Can you output the text of the records below as a JSON list of strings, one string per line, with the pictures and any blank lines left out?
----- Records for the task -----
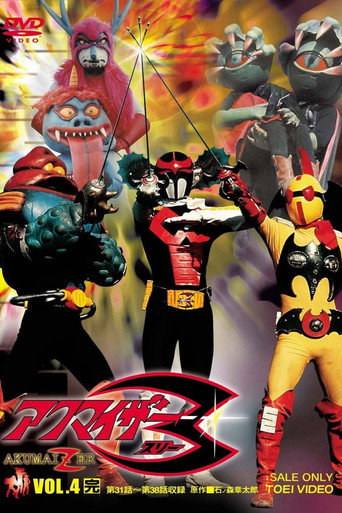 Akumaizer 3: The Movie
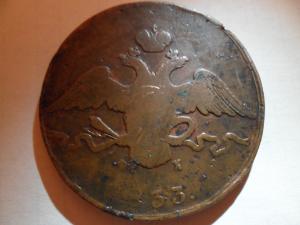 10 Kopeks MONEDA RUSEASCA NICHOLAS I ANUL 1833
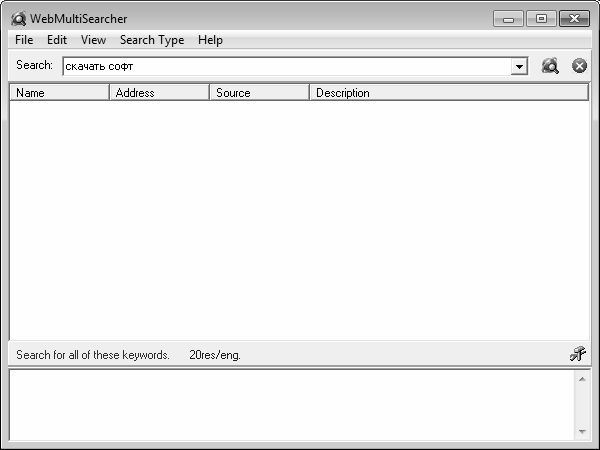 Алексей Гладкий - Интернет на 100%. Подробный самоучитель: от...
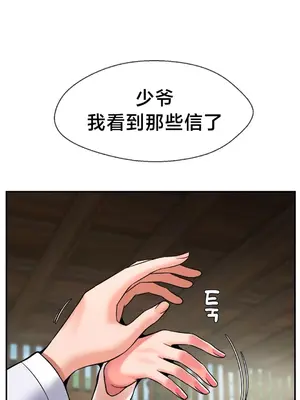 第十七子 1-50話[完結]_044050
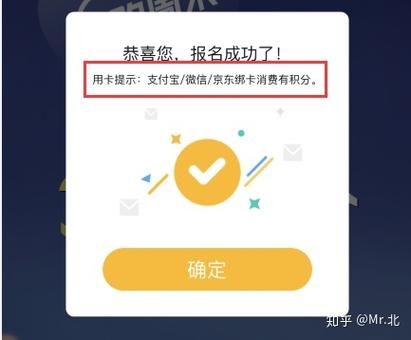工行e生活登录超时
-----
_Output for this exercise_
[
  " Akumaizer 3: The Movie",
  " 10 Kopeks MONEDA RUSEASCA NICHOLAS I ANUL 1833",
  " Алексей Гладкий - Интернет на 100%. Подробный самоучитель: от...",
  " 第十七子 1-50話[完結]_044050",
  "工行e生活登录超时"
]